# SRAM Red 50-36T ?



## Broomwagon (Mar 12, 2002)

Can one get a Red crankset in a 50-36T? I'd like to go from a 53-39T to a compact crank when I build my next bike. But after considering my type of riding, I think a 50-36T might be better, however, I'm not sure if that is a combination that I can get in a Red group.


----------



## Cyclo-phile (Sep 22, 2005)

SRAM website shows 52/38, 52/36, and 50/34 combinations available. You'd have to swap at least one of the rings to get a 50/36.


----------



## asad137 (Jul 29, 2009)

Cyclo-phile said:


> SRAM website shows 52/38, 52/36, and 50/34 combinations available. You'd have to swap at least one of the rings to get a 50/36.


Except the 52/36 is likely a standard (130mm BCD) while the 50/34 is almost certainly a compact (110mm BCD). Rings won't swap between them.

EDIT: I'm an idiot! 

Asad


----------



## newmexrb1 (Aug 16, 2009)

I thought that 38T was the minimum available on 130mm--not trying to be argumentative, but if possible thats exactly what I would also do, vs changing out the crank.


----------



## asad137 (Jul 29, 2009)

You know, I just checked the SRAM website and all the combos that Cyclo-phile mentioned are indeed compact cranks. Looks like he did what I should have done before I posted 

Asad


----------



## Cyclo-phile (Sep 22, 2005)

38t is the minimum size for a 130mm 5-bolt pattern. The numbers I listed above are directly from the SRAM website. :idea:

RTFM, people!


----------



## magic (Dec 8, 2005)

> [The task] Please retype the crankset thread from "EDIT: I'm an" to "out the crank." word for word. The entries after this point have no connection to the crankset thread.

> [Records provided]
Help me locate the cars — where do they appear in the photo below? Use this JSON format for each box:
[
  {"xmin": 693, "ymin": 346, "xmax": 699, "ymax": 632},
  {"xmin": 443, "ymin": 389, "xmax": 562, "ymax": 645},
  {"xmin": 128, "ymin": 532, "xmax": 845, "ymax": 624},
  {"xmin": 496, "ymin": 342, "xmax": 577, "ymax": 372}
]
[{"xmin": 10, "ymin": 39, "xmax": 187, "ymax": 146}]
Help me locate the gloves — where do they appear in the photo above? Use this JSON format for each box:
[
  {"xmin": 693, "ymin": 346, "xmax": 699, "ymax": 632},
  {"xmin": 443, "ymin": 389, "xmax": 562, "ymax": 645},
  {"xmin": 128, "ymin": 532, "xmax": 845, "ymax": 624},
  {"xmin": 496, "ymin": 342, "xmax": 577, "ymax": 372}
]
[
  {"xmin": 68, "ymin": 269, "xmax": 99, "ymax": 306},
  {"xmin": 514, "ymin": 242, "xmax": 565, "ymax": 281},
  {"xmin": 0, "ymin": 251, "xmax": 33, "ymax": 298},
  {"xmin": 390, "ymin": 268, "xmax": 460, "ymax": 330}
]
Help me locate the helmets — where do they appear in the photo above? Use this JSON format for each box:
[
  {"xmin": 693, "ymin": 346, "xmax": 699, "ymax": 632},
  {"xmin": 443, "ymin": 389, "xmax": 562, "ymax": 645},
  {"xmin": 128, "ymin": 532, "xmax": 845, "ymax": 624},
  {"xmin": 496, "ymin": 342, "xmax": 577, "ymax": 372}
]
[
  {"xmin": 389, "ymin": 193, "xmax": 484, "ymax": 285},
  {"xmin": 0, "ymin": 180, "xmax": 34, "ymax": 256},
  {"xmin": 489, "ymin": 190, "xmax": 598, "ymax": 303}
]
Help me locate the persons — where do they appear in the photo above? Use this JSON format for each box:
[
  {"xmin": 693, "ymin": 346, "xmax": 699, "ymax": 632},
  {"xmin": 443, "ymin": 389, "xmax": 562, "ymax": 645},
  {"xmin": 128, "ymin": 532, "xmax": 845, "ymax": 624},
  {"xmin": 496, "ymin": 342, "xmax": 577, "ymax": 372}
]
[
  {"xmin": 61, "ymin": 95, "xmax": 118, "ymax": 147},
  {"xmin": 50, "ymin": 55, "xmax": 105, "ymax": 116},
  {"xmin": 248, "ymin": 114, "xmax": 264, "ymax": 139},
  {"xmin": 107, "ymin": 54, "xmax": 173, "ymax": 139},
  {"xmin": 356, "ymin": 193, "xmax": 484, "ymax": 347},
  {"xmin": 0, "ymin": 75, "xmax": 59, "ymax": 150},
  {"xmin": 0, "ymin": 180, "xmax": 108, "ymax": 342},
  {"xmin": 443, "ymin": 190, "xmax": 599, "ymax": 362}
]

> [Output for this exercise]
EDIT: I'm an idiot! 

Asad


----------



## newmexrb1 (Aug 16, 2009)

I thought that 38T was the minimum available on 130mm--not trying to be argumentative, but if possible thats exactly what I would also do, vs changing out the crank.